■ Requirements ■
Swap "frost covered tree" for "snow-covered tree" throughout the entries below and write them out again, keeping everything else the same. Leave the pictures out.

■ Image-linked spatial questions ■
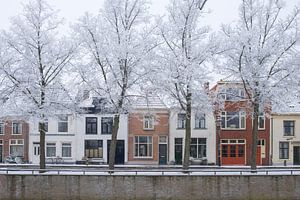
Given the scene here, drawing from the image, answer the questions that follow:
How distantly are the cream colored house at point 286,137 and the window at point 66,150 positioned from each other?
57.8ft

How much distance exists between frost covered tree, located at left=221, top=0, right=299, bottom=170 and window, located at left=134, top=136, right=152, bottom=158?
16.1m

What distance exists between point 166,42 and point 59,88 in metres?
6.55

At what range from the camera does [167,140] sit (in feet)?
146

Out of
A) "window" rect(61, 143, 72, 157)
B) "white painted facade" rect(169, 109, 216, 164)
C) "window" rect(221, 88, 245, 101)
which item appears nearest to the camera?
"window" rect(221, 88, 245, 101)

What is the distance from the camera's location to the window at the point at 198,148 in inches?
1741

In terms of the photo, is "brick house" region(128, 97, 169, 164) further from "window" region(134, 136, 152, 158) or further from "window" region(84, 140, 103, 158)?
"window" region(84, 140, 103, 158)

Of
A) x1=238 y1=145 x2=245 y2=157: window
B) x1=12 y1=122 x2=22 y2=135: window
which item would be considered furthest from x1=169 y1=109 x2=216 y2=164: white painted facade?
x1=12 y1=122 x2=22 y2=135: window

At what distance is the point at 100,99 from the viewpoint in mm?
29172

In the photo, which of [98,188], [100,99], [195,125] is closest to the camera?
[98,188]

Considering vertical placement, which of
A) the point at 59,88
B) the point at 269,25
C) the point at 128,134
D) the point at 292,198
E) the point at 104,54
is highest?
the point at 269,25

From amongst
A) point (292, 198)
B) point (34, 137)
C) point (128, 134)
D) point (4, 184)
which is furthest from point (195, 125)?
point (4, 184)

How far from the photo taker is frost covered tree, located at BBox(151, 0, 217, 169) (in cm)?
2792

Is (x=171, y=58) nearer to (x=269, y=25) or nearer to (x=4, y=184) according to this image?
(x=269, y=25)

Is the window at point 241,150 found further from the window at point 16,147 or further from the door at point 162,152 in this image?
the window at point 16,147
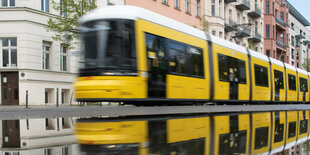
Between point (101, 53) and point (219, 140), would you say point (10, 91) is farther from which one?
point (219, 140)

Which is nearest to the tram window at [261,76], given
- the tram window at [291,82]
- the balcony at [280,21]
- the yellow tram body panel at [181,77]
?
the tram window at [291,82]

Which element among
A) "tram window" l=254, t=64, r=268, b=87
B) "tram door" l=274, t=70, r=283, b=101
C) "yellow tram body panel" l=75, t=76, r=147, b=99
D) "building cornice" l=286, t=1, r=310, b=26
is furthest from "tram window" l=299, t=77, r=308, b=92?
"building cornice" l=286, t=1, r=310, b=26

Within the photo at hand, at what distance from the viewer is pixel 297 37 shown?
81812mm

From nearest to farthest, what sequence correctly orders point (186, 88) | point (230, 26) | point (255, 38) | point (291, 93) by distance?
point (186, 88) → point (291, 93) → point (230, 26) → point (255, 38)

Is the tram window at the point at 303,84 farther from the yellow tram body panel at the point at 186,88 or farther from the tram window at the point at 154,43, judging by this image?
the tram window at the point at 154,43

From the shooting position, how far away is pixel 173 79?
44.6ft

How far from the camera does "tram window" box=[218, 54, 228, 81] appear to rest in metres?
17.5

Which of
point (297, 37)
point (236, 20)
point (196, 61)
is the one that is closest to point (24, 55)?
point (196, 61)

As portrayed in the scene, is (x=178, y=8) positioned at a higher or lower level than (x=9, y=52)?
higher

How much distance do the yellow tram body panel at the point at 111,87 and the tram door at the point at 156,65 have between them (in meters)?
0.59

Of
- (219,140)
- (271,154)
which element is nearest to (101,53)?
(219,140)

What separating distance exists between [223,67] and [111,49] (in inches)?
297

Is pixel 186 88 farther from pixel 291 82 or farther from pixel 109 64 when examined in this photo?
pixel 291 82

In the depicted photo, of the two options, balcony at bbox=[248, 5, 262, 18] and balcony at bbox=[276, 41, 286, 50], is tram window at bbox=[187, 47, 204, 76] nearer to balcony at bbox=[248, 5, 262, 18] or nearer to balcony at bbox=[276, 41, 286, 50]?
balcony at bbox=[248, 5, 262, 18]
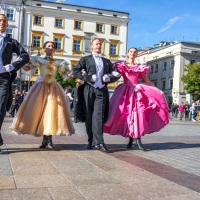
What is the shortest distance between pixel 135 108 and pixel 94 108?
835 millimetres

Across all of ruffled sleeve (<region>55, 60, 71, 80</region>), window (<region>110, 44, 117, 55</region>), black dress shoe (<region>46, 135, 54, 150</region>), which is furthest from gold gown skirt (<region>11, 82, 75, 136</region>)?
window (<region>110, 44, 117, 55</region>)

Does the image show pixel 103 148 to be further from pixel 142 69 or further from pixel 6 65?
pixel 6 65

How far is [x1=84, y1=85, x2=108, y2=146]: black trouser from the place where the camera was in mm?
6117

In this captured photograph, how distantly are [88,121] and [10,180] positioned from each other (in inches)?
118

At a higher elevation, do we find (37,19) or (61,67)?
(37,19)

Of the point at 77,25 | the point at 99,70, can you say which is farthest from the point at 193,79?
the point at 99,70

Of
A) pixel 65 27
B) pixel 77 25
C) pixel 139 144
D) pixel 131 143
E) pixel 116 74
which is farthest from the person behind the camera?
pixel 77 25

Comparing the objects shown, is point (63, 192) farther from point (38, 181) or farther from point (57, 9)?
point (57, 9)

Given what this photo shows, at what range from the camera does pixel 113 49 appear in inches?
2115

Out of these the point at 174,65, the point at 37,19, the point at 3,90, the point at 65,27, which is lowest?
the point at 3,90

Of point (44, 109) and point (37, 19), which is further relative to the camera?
point (37, 19)

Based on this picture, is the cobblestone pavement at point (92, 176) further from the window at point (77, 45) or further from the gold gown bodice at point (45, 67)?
the window at point (77, 45)

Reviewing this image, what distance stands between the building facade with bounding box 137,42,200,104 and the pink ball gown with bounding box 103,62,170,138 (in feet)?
176

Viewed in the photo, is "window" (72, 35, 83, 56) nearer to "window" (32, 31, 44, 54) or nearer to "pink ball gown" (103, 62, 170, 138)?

■ Written response ■
Given the scene here, drawing from the image, answer the questions that follow:
How distantly are the cream colored house at point 286,137 and the window at point 66,150 positioned from each other?
57.8ft

How much distance exists between snow-covered tree, located at left=221, top=0, right=299, bottom=170 and window, located at left=134, top=136, right=152, bottom=158?
16.1m

What distance exists between point 166,42 and point 59,88 in metres?
6.55

At what range from the camera does [167,140] sit (in feet)?
146

Out of
A) "window" rect(61, 143, 72, 157)
B) "white painted facade" rect(169, 109, 216, 164)
C) "window" rect(221, 88, 245, 101)
which item appears nearest to the camera?
"window" rect(221, 88, 245, 101)

What is the distance from the camera's location to the window at the point at 198,148 in inches?
1741

In terms of the photo, is "brick house" region(128, 97, 169, 164) further from "window" region(134, 136, 152, 158) or further from "window" region(84, 140, 103, 158)?
"window" region(84, 140, 103, 158)

Of
A) x1=238 y1=145 x2=245 y2=157: window
B) x1=12 y1=122 x2=22 y2=135: window
which item would be considered furthest from x1=169 y1=109 x2=216 y2=164: white painted facade?
x1=12 y1=122 x2=22 y2=135: window

At what distance is the point at 100,99 from the viewpoint in mm?
29172

In the photo, which of [98,188], [100,99], [195,125] is closest to the camera?
[98,188]

Considering vertical placement, which of
A) the point at 59,88
B) the point at 269,25
C) the point at 128,134
D) the point at 292,198
E) the point at 104,54
is highest?
the point at 269,25

From amongst
A) point (292, 198)
B) point (34, 137)
C) point (128, 134)
D) point (4, 184)
which is furthest from point (195, 125)?
point (4, 184)

How far from the photo taker is snow-covered tree, located at BBox(151, 0, 217, 169) (in cm)?
2792

Is (x=171, y=58) nearer to (x=269, y=25) or nearer to (x=4, y=184) according to this image?
(x=269, y=25)

Is the window at point 241,150 found further from the window at point 16,147 or further from the door at point 162,152 in this image?
the window at point 16,147
Between point (101, 53) and point (219, 140), would you say point (10, 91) is farther from which one?
point (219, 140)

Which is nearest to the tram window at [261,76], given
- the tram window at [291,82]
- the balcony at [280,21]
- the yellow tram body panel at [181,77]
?
the tram window at [291,82]

Which element among
A) "tram window" l=254, t=64, r=268, b=87
B) "tram door" l=274, t=70, r=283, b=101
C) "yellow tram body panel" l=75, t=76, r=147, b=99
D) "building cornice" l=286, t=1, r=310, b=26
is furthest from "tram window" l=299, t=77, r=308, b=92?
"building cornice" l=286, t=1, r=310, b=26

Within the photo at hand, at what distance from the viewer is pixel 297 37 shown?
81812mm

From nearest to farthest, what sequence correctly orders point (186, 88) | point (230, 26) | point (255, 38) | point (291, 93) by distance?
point (186, 88) → point (291, 93) → point (230, 26) → point (255, 38)

Is the tram window at the point at 303,84 farther from the yellow tram body panel at the point at 186,88 or farther from the tram window at the point at 154,43, judging by this image?
the tram window at the point at 154,43

From the shooting position, how far away is pixel 173 79?
44.6ft

How far from the camera does "tram window" box=[218, 54, 228, 81] appear to rest in metres?
17.5

Which of
point (297, 37)
point (236, 20)
point (196, 61)
is the one that is closest to point (24, 55)?
point (196, 61)

As portrayed in the scene, is (x=178, y=8) positioned at a higher or lower level than (x=9, y=52)?
higher

How much distance do the yellow tram body panel at the point at 111,87 and the tram door at the point at 156,65 have between them (in meters)?
0.59

Of
- (219,140)
- (271,154)
which element is nearest to (101,53)?
(219,140)

What separating distance exists between [223,67] and [111,49] (in inches)?
297

Is pixel 186 88 farther from pixel 291 82 or farther from pixel 109 64 when examined in this photo?
pixel 291 82

In the depicted photo, of the two options, balcony at bbox=[248, 5, 262, 18] and balcony at bbox=[276, 41, 286, 50], is tram window at bbox=[187, 47, 204, 76] nearer to balcony at bbox=[248, 5, 262, 18] or nearer to balcony at bbox=[276, 41, 286, 50]?
balcony at bbox=[248, 5, 262, 18]
What is the shortest distance between pixel 135 108 and pixel 94 108?
835 millimetres

Across all of ruffled sleeve (<region>55, 60, 71, 80</region>), window (<region>110, 44, 117, 55</region>), black dress shoe (<region>46, 135, 54, 150</region>), which is furthest from gold gown skirt (<region>11, 82, 75, 136</region>)?
window (<region>110, 44, 117, 55</region>)

Does the image show pixel 103 148 to be further from pixel 142 69 or further from pixel 6 65?
pixel 6 65

How far is [x1=84, y1=85, x2=108, y2=146]: black trouser from the place where the camera was in mm?
6117

In this captured photograph, how distantly are [88,121] and [10,180] positioned from each other (in inches)?
118

At a higher elevation, do we find (37,19) or (61,67)?
(37,19)

Of the point at 77,25 | the point at 99,70, can you say which is farthest from the point at 193,79?
the point at 99,70

Of
A) pixel 65 27
B) pixel 77 25
C) pixel 139 144
D) pixel 131 143
E) pixel 116 74
which is farthest from the person behind the camera?
pixel 77 25

Comparing the objects shown, is point (63, 192) farther from point (38, 181) or farther from point (57, 9)?
point (57, 9)

Given what this photo shows, at what range from the camera does pixel 113 49 appear in inches?
2115

Out of these the point at 174,65, the point at 37,19, the point at 3,90, the point at 65,27, which is lowest?
the point at 3,90

Of point (44, 109) and point (37, 19), which is further relative to the camera?
point (37, 19)

Based on this picture, is the cobblestone pavement at point (92, 176) further from the window at point (77, 45) or further from the gold gown bodice at point (45, 67)?
the window at point (77, 45)

Reviewing this image, what distance stands between the building facade with bounding box 137,42,200,104 and the pink ball gown with bounding box 103,62,170,138 (in feet)?
176

Viewed in the photo, is "window" (72, 35, 83, 56) nearer to "window" (32, 31, 44, 54) or nearer to "pink ball gown" (103, 62, 170, 138)?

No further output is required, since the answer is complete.